Why would you -D_TIME_BITS to something other than the default? It's a hard thing to do safely, since you're choosing to be ABI incompatible (in a way that's not caught at compile or even invocation time) with the system's default.
And then, all you get is a binary that will potentially handle times past 2038 safely, when the whole rest of the system won't.
The thing is, not too much can be expected to break from a 64 bit time_t. Only stuff that directly shoves time_t's over the network or to disk -- a bad practice -- will.
Note anything that builds on x86-64 or other 64 bit architectures has already figured out how to tolerate 64 bit time_t's.
The major reason it's not safe to build with a 64 bit time_t is because you don't know whether other libraries are. If the C library cuts over, when people/distributions move to the new library version, they know that's not a concern.
Defaults change in tooling all the time, requiring code changes for distributions bundling newer tooling/libraries. This one would require less change than most.
Of course, it's possible to survive a 64 bit time_t and still not be 2038-safe. But at least you can be correct if you have a C library and other libraries that will tolerate 64 bit time_t's.
So the fix is to list all libraries in popular distros that break with time_t being 64 bits, file issues for all of them, and track progress somehow. Messing with the defaults is only useful if the ensuing breakage is promptly fixed.
> So the fix is to list all libraries in popular distros that break with time_t being 64 bits
All libraries in popular distros build on x86-64, which in turn means they use a 64 bit time_t there.

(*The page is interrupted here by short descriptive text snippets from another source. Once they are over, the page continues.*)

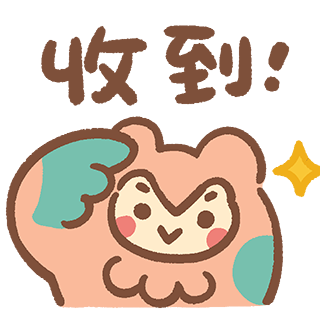 | 有點大文字貼 | LINE貼圖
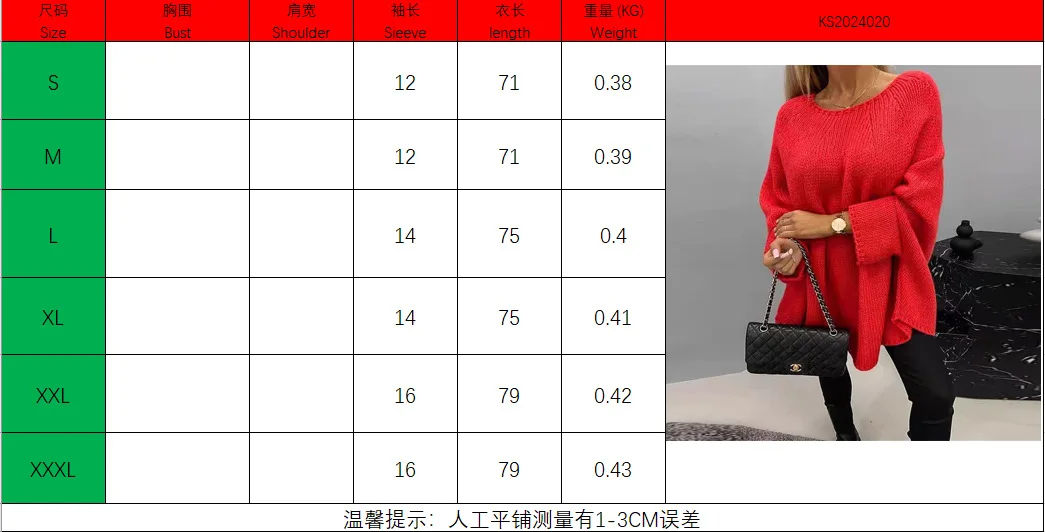 2025 المرأة الجديدة الخريف/الشتاء بلوفر مغزول سترة عصرية بلون فضفاض الجولة الرقبة طويلة الأكمام محبوك Sweate #6
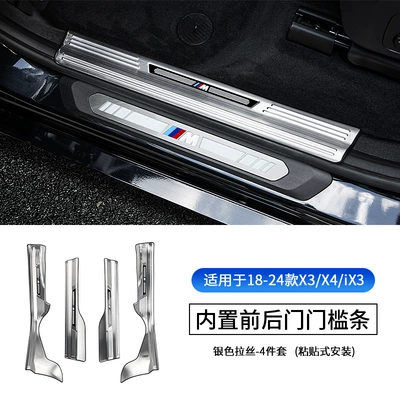 Series 3 Series 7 series | Şüşə kənarı xromları/moldingləri - 18-24-models-x3-ix3-built-in4-piece-door-sill-strip-silver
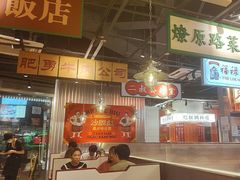 -沙胆彪炭炉牛杂煲(上海日月光广场店)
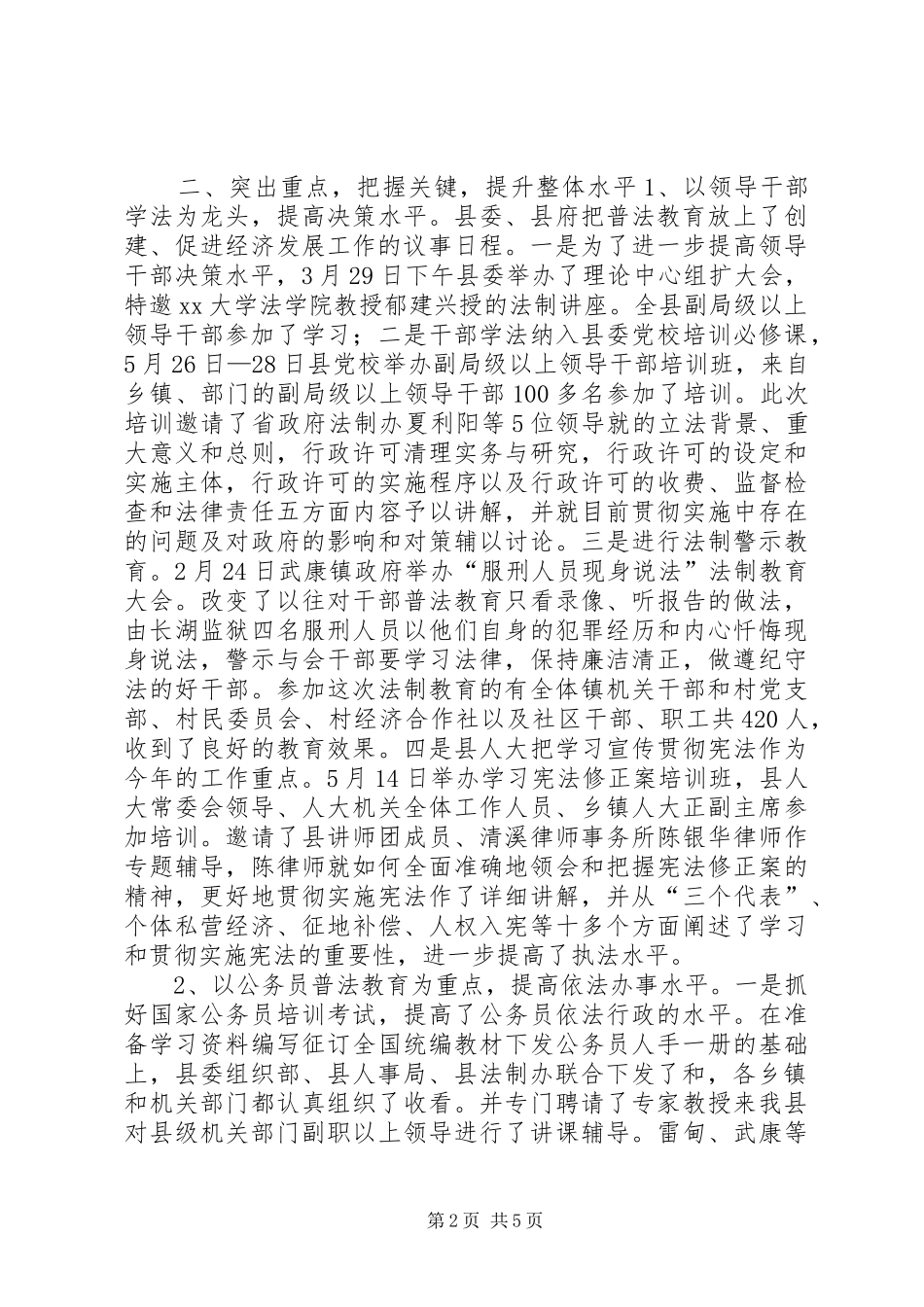 上半年普法依法治县工作总结_第2页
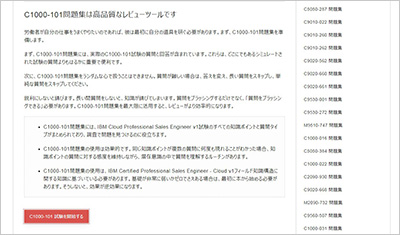 c1000-101_shiken_2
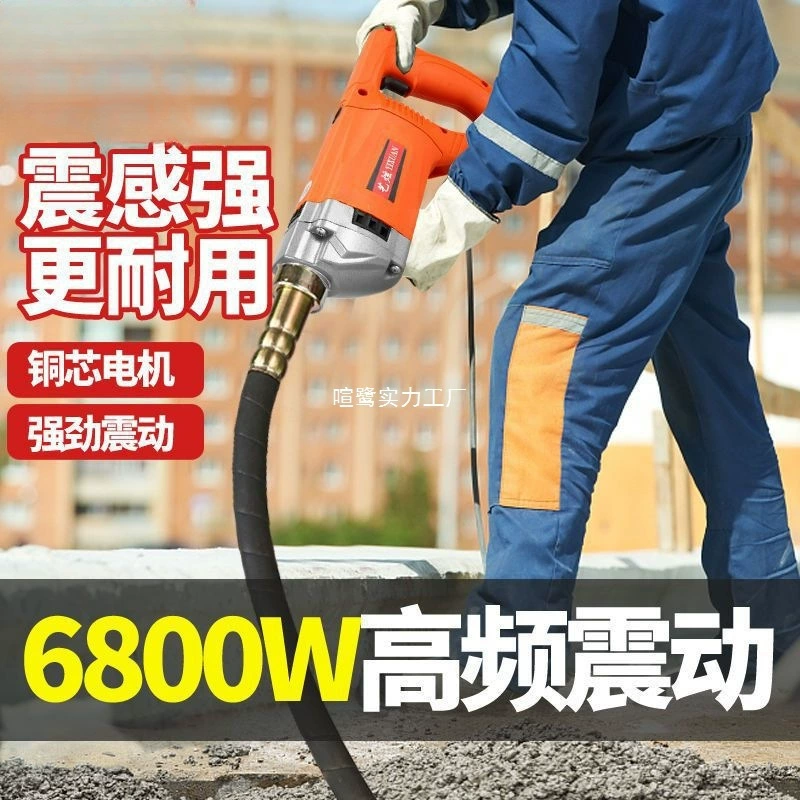 Подключаемый вибратор 220 В из чистой меди, вибратор для строительной площадки, вибратор для бетона, вибратор для цемента, однофазная стержневая головка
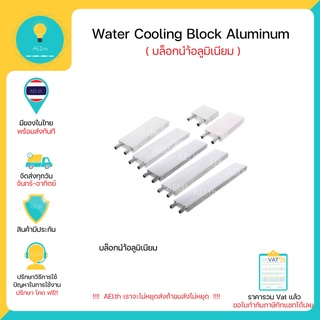 Water cooling block aluminum บล็อกน้ำอลูมิเนียม , มีของในไทย มีเก็บเงินปลายทางพร้อมส่งทันที !!!!!!!!!!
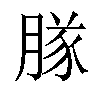 𬛊汉字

It's time for 32 bit architectures to join 64 bit architectures in having a 64 bit time_t.
Anything that ships today in distributions will ship in embedded systems for 5+ years. And then a lot of those embedded systems (too many) will last a long time. 2026 is getting pretty uncomfortably close to 2038.
In practice, all the code in distributions has built in environments with 64 bit time_t. Some end-user legacy code may not be, but it probably isn't much: most things just don't care about a field getting wider behind the scenes.
The big pain, IMO, at this point is the big cutover where all libraries need to move to the new ABI.
This still doesn't prove things as 2038-safe, but it at least means things reasonably can be 2038-safe on 32 bit if they choose... while today it's impossible for practical purposes.
1. Old situation, time_t is 32-bit
2. Migration starts, time_t is 32-bit by default, -D_TIME_BITS=64 to get 64-bits
3. Migration continues, time_t is 64-bit by default, -D_TIME_BITS=32 to get 32-bits
4. New situation, time_t is 64-bit
And with a long time between these steps. So glibc is at step 2 while musl skipped step 2 and is at step 3. There should be plenty of time between steps. It might make sense to keep it at step 3 until 2037 or so for very restrictive embedded plaforms etc.